New START is the last nuclear arms control treaty between the US and Russia and is due to expire in February 2026

Kremlin spokesman Dmitry Peskov said on Thursday that Russia was awaiting the US’s response to Russian President Vladimir Putin’s offer to extend the New START treaty for one year.

The New START treaty limits the number of nuclear warheads and delivery systems that the US and Russia can deploy and is set to expire in February 2026. New START is the last nuclear arms control treaty between the two powers, and there’s been no work on negotiating a replacement treaty.

In a statement on Monday, Putin offered to continue abiding by the limits for another year if the US reciprocates as a way to make room for diplomacy. Peskov said that participants in the Global Atomic Forum, an event held as part of Russia’s World Atomic Week in Moscow, were pleased with Putin’s offer to the US.

“Overall, everyone welcomes Russia’s approach and Putin’s initiative. So we’re waiting for the other side’s reaction,” Peskov said, according to Russia’s TASS news agency.

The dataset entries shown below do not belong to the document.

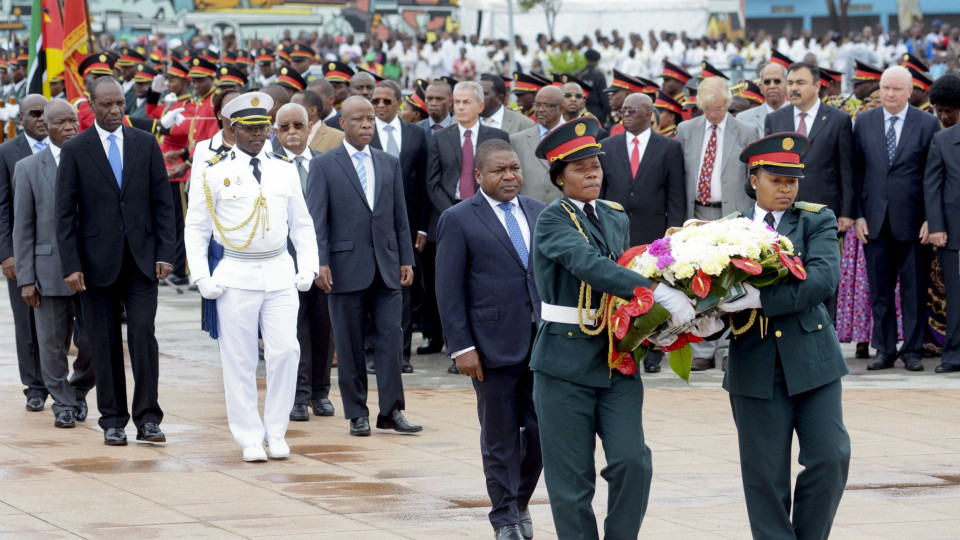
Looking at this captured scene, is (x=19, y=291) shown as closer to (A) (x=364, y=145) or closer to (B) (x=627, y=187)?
(A) (x=364, y=145)

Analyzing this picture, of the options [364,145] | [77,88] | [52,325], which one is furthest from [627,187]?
[77,88]

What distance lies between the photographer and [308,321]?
1111 cm

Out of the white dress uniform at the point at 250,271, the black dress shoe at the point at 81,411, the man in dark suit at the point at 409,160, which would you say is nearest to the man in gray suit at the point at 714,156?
the man in dark suit at the point at 409,160

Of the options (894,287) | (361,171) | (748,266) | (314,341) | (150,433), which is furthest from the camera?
(894,287)

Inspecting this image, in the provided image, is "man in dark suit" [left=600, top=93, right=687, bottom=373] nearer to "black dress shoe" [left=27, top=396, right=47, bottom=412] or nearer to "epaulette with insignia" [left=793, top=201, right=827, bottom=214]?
"black dress shoe" [left=27, top=396, right=47, bottom=412]

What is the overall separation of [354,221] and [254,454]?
6.26 ft

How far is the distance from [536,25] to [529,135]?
1298 inches

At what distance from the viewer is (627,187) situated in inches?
499

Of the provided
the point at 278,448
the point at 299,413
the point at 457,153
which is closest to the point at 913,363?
the point at 457,153

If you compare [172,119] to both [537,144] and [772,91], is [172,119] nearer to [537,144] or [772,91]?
[537,144]

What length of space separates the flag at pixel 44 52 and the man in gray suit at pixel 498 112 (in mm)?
4110

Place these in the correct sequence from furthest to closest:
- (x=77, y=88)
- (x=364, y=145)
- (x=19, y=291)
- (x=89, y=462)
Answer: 1. (x=77, y=88)
2. (x=19, y=291)
3. (x=364, y=145)
4. (x=89, y=462)

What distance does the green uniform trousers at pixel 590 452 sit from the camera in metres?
6.31

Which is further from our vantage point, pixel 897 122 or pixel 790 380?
pixel 897 122
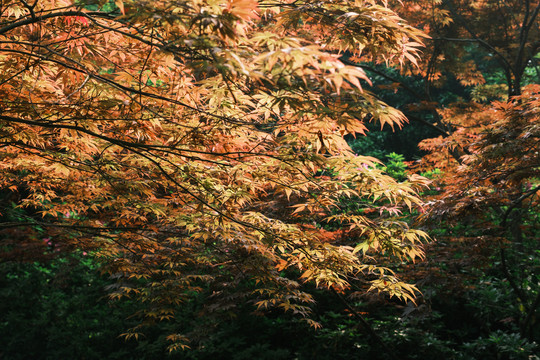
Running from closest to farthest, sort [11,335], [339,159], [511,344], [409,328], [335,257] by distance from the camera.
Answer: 1. [339,159]
2. [335,257]
3. [511,344]
4. [409,328]
5. [11,335]

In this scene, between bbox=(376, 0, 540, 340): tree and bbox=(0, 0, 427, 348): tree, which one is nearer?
bbox=(0, 0, 427, 348): tree

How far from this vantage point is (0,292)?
722 cm

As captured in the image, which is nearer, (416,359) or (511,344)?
(511,344)

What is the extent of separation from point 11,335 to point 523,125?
8.14m

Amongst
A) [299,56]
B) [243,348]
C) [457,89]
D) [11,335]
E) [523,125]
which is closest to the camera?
[299,56]

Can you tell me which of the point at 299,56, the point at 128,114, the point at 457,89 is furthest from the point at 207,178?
the point at 457,89

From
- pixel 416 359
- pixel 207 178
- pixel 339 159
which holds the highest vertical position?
pixel 339 159

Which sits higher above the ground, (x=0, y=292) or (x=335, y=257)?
(x=335, y=257)

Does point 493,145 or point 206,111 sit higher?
point 206,111

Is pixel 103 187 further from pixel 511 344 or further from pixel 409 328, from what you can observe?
pixel 511 344

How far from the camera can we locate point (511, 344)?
14.5 ft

Arms control between the US and Russia has collapsed over the past few decades as the US has unilaterally withdrawn from several treaties, including the Intermediate-Range Nuclear Forces (INF) Treaty, which the US left in 2019.

Russia recently announced that it is no longer bound by a self-imposed moratorium on the deployment of INF missiles, as the US has developed and deployed a new missile system that would have been banned by the treaty.